Of course, not all reviews are unequivocally positive. All of my Amazon reviews are more or less positive so far, some point out flaws, a couple readers gave three stars, saying the books were good but not their favorites. But I was digging a little deeper on Goodreads the other day, and I found this two-star review of Never:
“Had I checked more closely, other than the general Goodreads description of this book, I would’ve undoubtedly “never” read it. Anyone, including “born-again Christians” such as Ms. Pennington, has every right to put out a novel with their particular slant. At several places in this book the “preachiness” became apparent to me, and this just isn’t my cup of tea. In my view, this was really a sort of sermonette under the guise of a novel. I’d agree that the overall plot is not bad. The writing is OK. I don’t find the characters particularly well-defined or memorable. The author’s frequent use of “kay” for “okay” is somewhat anachronistic & silly, not to mention annoying. Some elements of the story seem really far-fetched. I mean, given the description of the serious physical travails of Travis, could someone actually survive all that? About the only feature that kept my interest was the whodunit element. Compared to the initial Goodreads description, the novel was a disappointment to me.”
I actually think this is a pretty fair review, given the reader’s preferences. And I think that giving it two stars was honestly probably generous. But it’s still by far one of the most negative reviews I’ve received.
After browsing a bit more, I found this review of Firmament: Radialloy:
“I gave it 25% before I gave up on it. The collision of a merchant ship with an asteroid at “warp 8″ instead of vaporizing the ship, and asteroid, yielded no significant damage, or injuries, just some “malfuctions”.. “Propulsion” which should be a force, was treated like a speed. Totally ignoring physical laws(Google Newtons Laws). And the characters were barely developed.”

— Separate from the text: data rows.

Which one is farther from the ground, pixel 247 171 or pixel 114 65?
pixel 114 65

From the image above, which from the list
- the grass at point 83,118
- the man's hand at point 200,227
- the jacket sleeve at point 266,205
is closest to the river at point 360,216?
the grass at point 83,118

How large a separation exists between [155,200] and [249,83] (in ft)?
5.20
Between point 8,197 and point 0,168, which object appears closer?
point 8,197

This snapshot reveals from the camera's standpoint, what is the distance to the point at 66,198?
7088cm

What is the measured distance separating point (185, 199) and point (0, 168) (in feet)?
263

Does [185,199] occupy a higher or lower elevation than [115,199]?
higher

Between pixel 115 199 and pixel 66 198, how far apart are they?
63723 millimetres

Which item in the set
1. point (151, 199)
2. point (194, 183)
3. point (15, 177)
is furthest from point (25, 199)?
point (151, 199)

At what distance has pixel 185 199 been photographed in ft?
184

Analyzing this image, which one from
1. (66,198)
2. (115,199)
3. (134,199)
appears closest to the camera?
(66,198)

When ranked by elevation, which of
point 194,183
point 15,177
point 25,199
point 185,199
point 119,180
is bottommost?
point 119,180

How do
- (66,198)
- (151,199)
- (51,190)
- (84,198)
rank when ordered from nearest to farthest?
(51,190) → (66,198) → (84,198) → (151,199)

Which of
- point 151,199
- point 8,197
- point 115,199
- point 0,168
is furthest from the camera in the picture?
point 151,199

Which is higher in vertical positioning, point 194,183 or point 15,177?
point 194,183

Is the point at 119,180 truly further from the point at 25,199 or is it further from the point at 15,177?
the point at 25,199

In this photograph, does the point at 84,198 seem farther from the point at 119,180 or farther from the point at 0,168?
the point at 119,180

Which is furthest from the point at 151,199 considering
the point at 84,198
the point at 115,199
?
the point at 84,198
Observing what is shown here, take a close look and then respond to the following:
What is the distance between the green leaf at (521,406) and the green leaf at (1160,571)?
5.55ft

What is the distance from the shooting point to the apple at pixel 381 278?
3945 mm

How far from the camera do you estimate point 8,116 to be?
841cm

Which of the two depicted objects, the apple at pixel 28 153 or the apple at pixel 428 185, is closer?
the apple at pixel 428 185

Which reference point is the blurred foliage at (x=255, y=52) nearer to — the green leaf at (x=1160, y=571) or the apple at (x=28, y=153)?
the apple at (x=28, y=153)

Again, this isn’t a mean or nasty review. This is a guy who knows a whole lot more about science than I do and who is severely bothered by unrealistic elements (though for the record, I have my own warp formula that is different than Star Trek, and I don’t see why I can’t call speeds propulsion if I like, but anyway…).
What was especially interesting to me in reading these posts was my reaction. I am not a person who is especially graceful at receiving criticism (unfortunately), but these reviews didn’t really bother me. Why?
Because I’m confident in my target audience.
There’s a fable in Aesop featuring a father and son going to town with a donkey. At first they walked beside the donkey, but then people mocked them for walking when they could ride. So the man put his son on the animal, but then passers by complained that the son was disrespecting his father by riding while the old man walked. So the man made the boy get down and mounted the beast himself, but some women along the road protested that the father was making his little child walk while he road in comfort. Eager to please, the man pulled his son up with him, then a fellow nearby expressed outrage at how heavily they was burdening the poor donkey. In a final attempt to satisfy, the man tied the legs of the animal together and carried it over a bridge into town, upon which proceeding the poor ass broke free of its bonds, fell into the river, and drowned.
The moral, Aesop kindly states, is that in seeking to please everybody, one pleases nobody.
The fact is, I didn’t write Never for non-Christian adults and I didn’t write the Firmament series for knowledgeable science geeks. I wrote them both for Christian young adults. And all the Christian young adults who have read them so far have more or less enjoyed them. If I had seventeen-year-old homeschoolers and young science-fiction fans saying my books were lame and unrealistic, I’d have reason to worry. But that hasn’t happened. So the fact that some people outside of my target audience really, really dislike my books honestly doesn’t bother me.
That’s not to say I shouldn’t work harder on my science or take into account the shared opinion that my characters could use work. But at this point, my main concern is turning out enjoyable Christian books for teens and young adults. If I’m accomplishing that, I’m happy.
Know your audience. You can’t please everyone, so decide who you want to please and focus on that. Ride, or walk — but don’t try to do both.